Kaba bir mafya lideri gibi “Biz olmasak iki haftada yıkılırsınız. Bunun bedelini ödemelisiniz.” şeklinde tehditler savuran ABD Başkanı Donald Trump, başta Suudi Arabistan olmak üzere Körfez’deki müttefiklerine sattığı yüz milyarlarca dolarlık silahla, korumanın bedeli olarak onları haraca bağladı. Bugün kelimenin tam anlamıyla bu ülkelerin kanını emiyor Amerika…

Trump, koruma karşılığında bedel ödetme meselesini sadece silah satışıyla da sınırlı tutmadı. “Bir de siyasî faturası var.” dedi hadisenin. Bu siyasî faturanın en büyük kalemi, başta güvenliği olmak üzere, işgal gücü İsrail’in çıkarlarını gözeten siyaset izlemelerini istemek oldu, himayesine aldığı Körfez ülkelerinden.
Nitekim o rejimler de kendilerinden istenileni yapıyorlar, hem de fazlasıyla. Hatta o derece ki; gerek içeride kendi halklarına yönelik zulümleriyle gerekse dış politikalarında işgal gücü İsrail’in Siyonist politikalarıyla özdeşleşmiş durumdalar ki, Ortadoğu siyasî literatürüne giren, “Siyonist Araplar”, “Likudcu Araplar” gibi kavramlarla anılıyorlar artık Ortadoğu’ya ilişkin yapılan siyasî analizlerde.

“Mısır lideri Abdulfettah Sisi benden çok daha ileri düzeyde siyonisttir!” diyen İsrailli Siyonist gazeteci Edy Cohen, “Likudcu Arapların” geldiği noktayı ve Ortadoğu’daki mevcut konjonktürü çok iyi özetlemişti. Diyor ki Cohen; “İsrail, Filistin’in Müslüman Kardeşlerine, Arap yönetimlerin muhaliflerine yaptıklarına nazaran çok daha insaflı davranıyor. Mısırlıların, Müslüman Kardeşleri boğduğu kadar biz boğmuyoruz.”

|---|

#### Görev Listesi
1. Trump ve Körfez ülkeleri üzerine yazılmış metne dayanarak aşağıdaki soruları cevaplayınız.
(a) Trump'ın sözlerine göre ABD olmasa Körfez'deki müttefikleri ne kadar sürede yıkılır?
(b) Siyasî faturanın en büyük kalemi ne oldu?
(c) Edy Cohen hangi lideri kendisinden çok daha ileri düzeyde siyonist olarak nitelendiriyor?
2. Trump ve Körfez ülkeleri üzerine yazılmış metne göre aşağıdaki ifadelerin her birinin metinle uyuşup uyuşmadığını belirtiniz ve kararınızı belirleyen ifadeyi metinden alıntılayınız.
(a) Trump, koruma karşılığında bedel ödetme meselesini yalnızca silah satışıyla sınırlı tuttu.
(b) Körfez rejimleri kendilerinden isteneni fazlasıyla yapıyor.
(c) Edy Cohen'e göre İsrail, Filistin'in Müslüman Kardeşlerine Arap yönetimlerinin muhaliflerine davrandığından daha sert davranıyor.
3. Trump ve Körfez ülkeleri üzerine yazılmış metni, son cümlesinden sonra gelecek şekilde sürdürünüz.
Kayıtlara bu çalışmada ihtiyaç duyulmamaktadır.

[Uzamsal İlişki Kayıtları]
|---|

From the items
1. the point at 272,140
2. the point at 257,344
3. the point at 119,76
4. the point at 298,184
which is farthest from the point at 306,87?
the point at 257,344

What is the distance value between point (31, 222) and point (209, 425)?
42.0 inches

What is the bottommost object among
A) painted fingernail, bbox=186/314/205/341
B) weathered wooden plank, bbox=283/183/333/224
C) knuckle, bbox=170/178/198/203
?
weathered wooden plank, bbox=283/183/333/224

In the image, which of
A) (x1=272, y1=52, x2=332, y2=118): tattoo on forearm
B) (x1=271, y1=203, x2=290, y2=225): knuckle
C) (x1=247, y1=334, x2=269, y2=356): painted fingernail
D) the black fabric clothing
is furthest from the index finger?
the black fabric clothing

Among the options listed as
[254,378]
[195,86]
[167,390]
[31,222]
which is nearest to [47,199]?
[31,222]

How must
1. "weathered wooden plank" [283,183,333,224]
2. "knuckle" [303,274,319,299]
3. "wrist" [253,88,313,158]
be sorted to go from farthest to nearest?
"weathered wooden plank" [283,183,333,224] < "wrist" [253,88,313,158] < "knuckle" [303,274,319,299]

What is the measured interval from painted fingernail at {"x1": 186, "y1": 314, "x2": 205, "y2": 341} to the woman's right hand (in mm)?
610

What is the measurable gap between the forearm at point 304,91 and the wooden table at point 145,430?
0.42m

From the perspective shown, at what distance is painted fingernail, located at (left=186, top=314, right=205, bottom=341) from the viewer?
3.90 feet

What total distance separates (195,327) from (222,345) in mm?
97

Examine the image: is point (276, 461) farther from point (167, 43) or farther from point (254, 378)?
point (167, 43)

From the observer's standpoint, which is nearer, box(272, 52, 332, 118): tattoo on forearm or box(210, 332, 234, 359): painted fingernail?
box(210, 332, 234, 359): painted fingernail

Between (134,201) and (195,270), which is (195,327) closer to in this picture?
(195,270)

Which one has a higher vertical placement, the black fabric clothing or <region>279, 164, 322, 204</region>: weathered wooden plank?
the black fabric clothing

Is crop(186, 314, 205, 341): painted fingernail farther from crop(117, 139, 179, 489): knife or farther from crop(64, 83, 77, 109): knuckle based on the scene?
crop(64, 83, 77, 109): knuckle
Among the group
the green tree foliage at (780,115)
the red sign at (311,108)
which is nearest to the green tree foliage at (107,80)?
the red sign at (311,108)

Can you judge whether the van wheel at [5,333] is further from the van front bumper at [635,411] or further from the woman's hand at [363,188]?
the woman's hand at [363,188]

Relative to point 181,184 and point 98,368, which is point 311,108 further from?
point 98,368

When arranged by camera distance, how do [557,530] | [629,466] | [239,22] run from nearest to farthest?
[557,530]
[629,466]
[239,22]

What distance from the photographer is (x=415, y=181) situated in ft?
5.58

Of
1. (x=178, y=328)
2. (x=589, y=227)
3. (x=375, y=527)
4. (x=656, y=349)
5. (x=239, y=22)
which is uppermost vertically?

|---|

#### Görevlere Göre Cevaplar
1.
(a) İki haftada.
(b) Körfez ülkelerinden, başta güvenliği olmak üzere, işgal gücü İsrail'in çıkarlarını gözeten siyaset izlemelerini istemek.
(c) Mısır lideri Abdulfettah Sisi'yi.

2.
(a) Hayır: "Trump, koruma karşılığında bedel ödetme meselesini sadece silah satışıyla da sınırlı tutmadı."
(b) Evet: "Nitekim o rejimler de kendilerinden istenileni yapıyorlar, hem de fazlasıyla."
(c) Hayır: "İsrail, Filistin’in Müslüman Kardeşlerine, Arap yönetimlerin muhaliflerine yaptıklarına nazaran çok daha insaflı davranıyor."

3.
Velhasıl, bugün Ortadoğu’da durum halklar ve ümmet açısından bu denli içler acısı ne yazık ki. Rejimlerini, koltuklarını koruma pahasına Filistin davasından, Mescid-i Aksa’dan çoktan vazgeçmiş, kutsal saydıkları her şeyden vazgeçmeye hazır, Siyonist İsrail ve Amerika’ya teslim olmuş, İsrail’i düşman değil müttefik, hatta ortak düşmana karşı kendilerini onunla aynı mevzide gören rejimlerle dolu bir Ortadoğu var. İşgal gücü İsrail, bugün tarihinin en konforlu günlerini yaşıyor denebilir.

Dolayısıyla ABD, özellikle İsrail’in güvenliği açısından istediği Ortadoğu’ya önemli ölçüde kavuşmuş durumda zaten. Ancak yine de bölgenin İsrail açısından daha da steril hale getirilmesi, enerji kaynaklarının egemenliği ve kullanımı başta olmak üzere bölgeye kalıcı bir sömürü düzeni getirmek isteyen ABD’nin bölgeye ilişkin projeleri tamamlanmış değil. Suriye’de altı ve üstü ile oldukça verimli topraklara sahip Fırat’ın doğusunda, İsrail ile müttefik bir terör devleti tesis etmek, neo-conların elindeki ABD yönetiminin en önemli projelerinden biri mesela.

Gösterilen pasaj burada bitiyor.